Stenotypistin im KZ Stutthof bei Danzig
Der Prozess gegen Irmgard F., der im Herbst 2021 beginnen sollte, verzögerte sich zunächst, da sie vor dem ersten Termin aus ihrem Seniorenheim nach Hamburg geflüchtet war. Das Gericht ließ die damals 96-Jährige daraufhin für fünf Tage in Untersuchungshaft nehmen.
Zwischen Juni 1943 und April 1945 arbeitete Irmgard F. als junge Frau im Alter von 18 bis 19 Jahren als Stenotypistin in der Kommandantur des Konzentrationslagers Stutthof bei Danzig. Nach Überzeugung der Gerichte ging fast die gesamte Korrespondenz des Lagers über ihren Schreibtisch. Sie galt außerdem als enge Vertraute des Lagerkommandanten Paul Werner Hoppe.
Irmgard F. wurde vorgeworfen, durch ihre Arbeit zur Tötung der Häftlinge beigetragen zu haben, sei es durch lebensfeindliche Bedingungen im Lager, Todestransporte oder Hinrichtungen in Gaskammern. Laut dem Dokumentationszentrum Arolsen Archives waren während der Zeit des Konzentrationslagers Stutthof und seiner 39 Außenlager etwa 110.000 Menschen aus 28 Ländern inhaftiert worden; fast 65.000 überlebten dies nicht.

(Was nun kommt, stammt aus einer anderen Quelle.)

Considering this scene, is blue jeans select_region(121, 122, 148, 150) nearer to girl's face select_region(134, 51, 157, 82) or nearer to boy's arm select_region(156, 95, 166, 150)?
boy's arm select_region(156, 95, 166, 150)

Hilfe bei der systematischen Tötung von Inhaftierten
Durch ihre Tätigkeit habe sie den Verantwortlichen des Lagers bei der systematischen Tötung von Inhaftierten Hilfe geleistet, so die Gerichte weiter. Auch unterstützende Tätigkeiten könnten rechtlich als Beihilfe zum Mord angesehen werden. Irmgard F. habe durch ihre Dienstbereitschaft sowohl physische als auch psychische Beihilfe geleitet, erklärte der Bundesgerichtshof.
Die Bundesrichter stellten fest, dass Irmgard F., basierend auf den Erkenntnissen des Landgerichts Itzehoe, sehr genau über das Geschehen im Lager informiert gewesen sei: Von ihrem Arbeitsplatz aus konnte sie einen Teil des Geländes überschauen, den Schornstein des Krematoriums sehen und war sich über den elenden Zustand der Gefangenen bewusst.
Bereits zu Beginn ihrer Tätigkeit habe die Sekretärin erkannt, dass die Haupttäter um Lagerkommandant Hoppe verbrecherisch handelten. Durch ihre treuen Dienste habe sie sich mit ihnen solidarisiert und somit neutralisierte sie nicht mehr nur administrative Aufgaben, sondern trug aktiv zur Aufrechterhaltung dieses unmenschlichen Systems bei.